## Material provided
┌────────
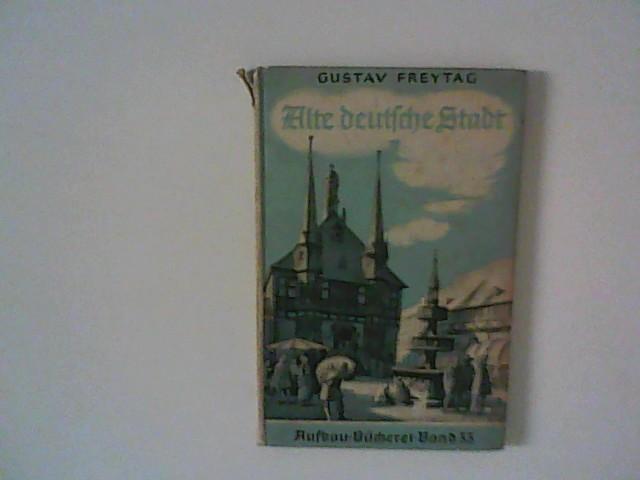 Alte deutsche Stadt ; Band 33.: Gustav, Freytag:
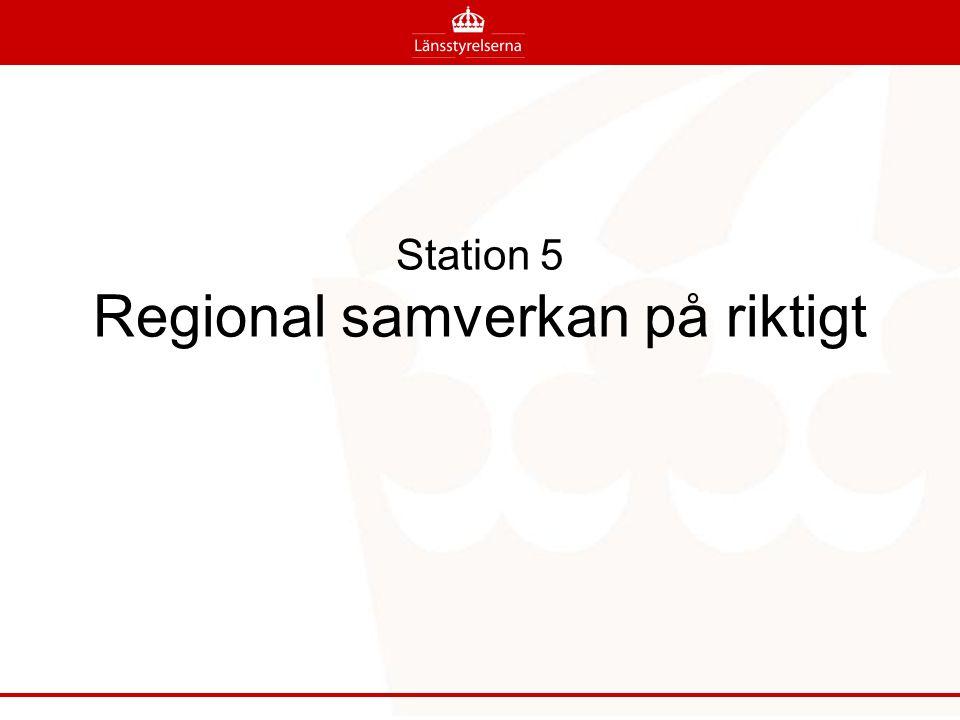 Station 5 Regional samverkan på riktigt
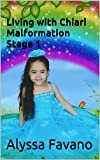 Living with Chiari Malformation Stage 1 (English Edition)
└────────
┌────────
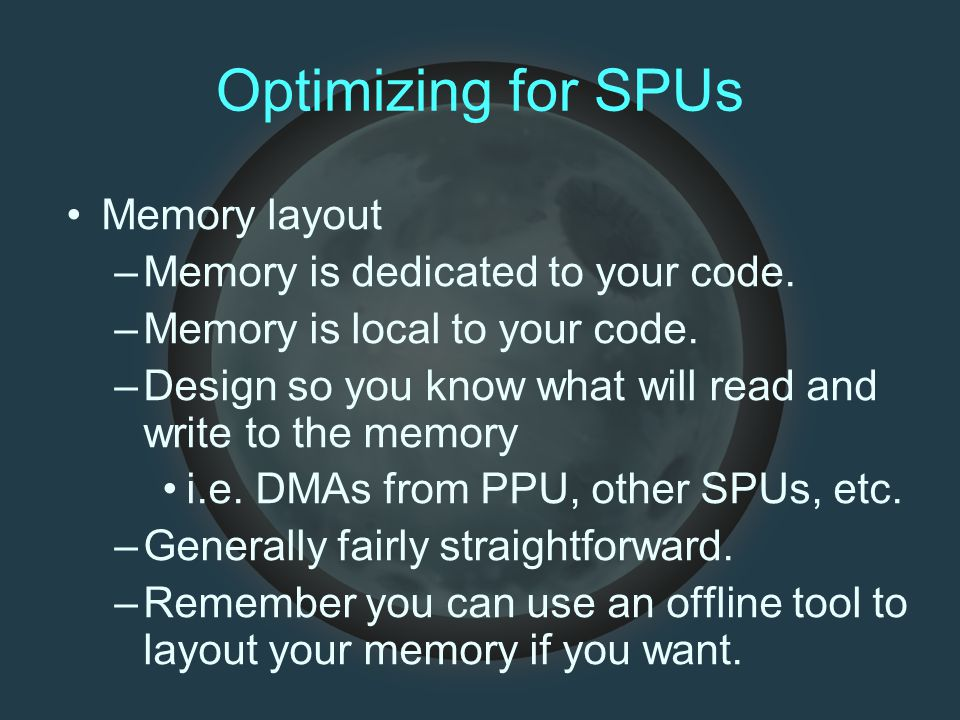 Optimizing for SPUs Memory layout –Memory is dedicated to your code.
└────────
## What you need to do
Find the line with "Station 5 Regional samverkan på riktigt" in the data above, and from there retype each line exactly through the line with "Living with Chiari", skipping the pictures along the way.

## Answer to the exercise
 Station 5 Regional samverkan på riktigt
 Living with Chiari Malformation Stage 1 (English Edition)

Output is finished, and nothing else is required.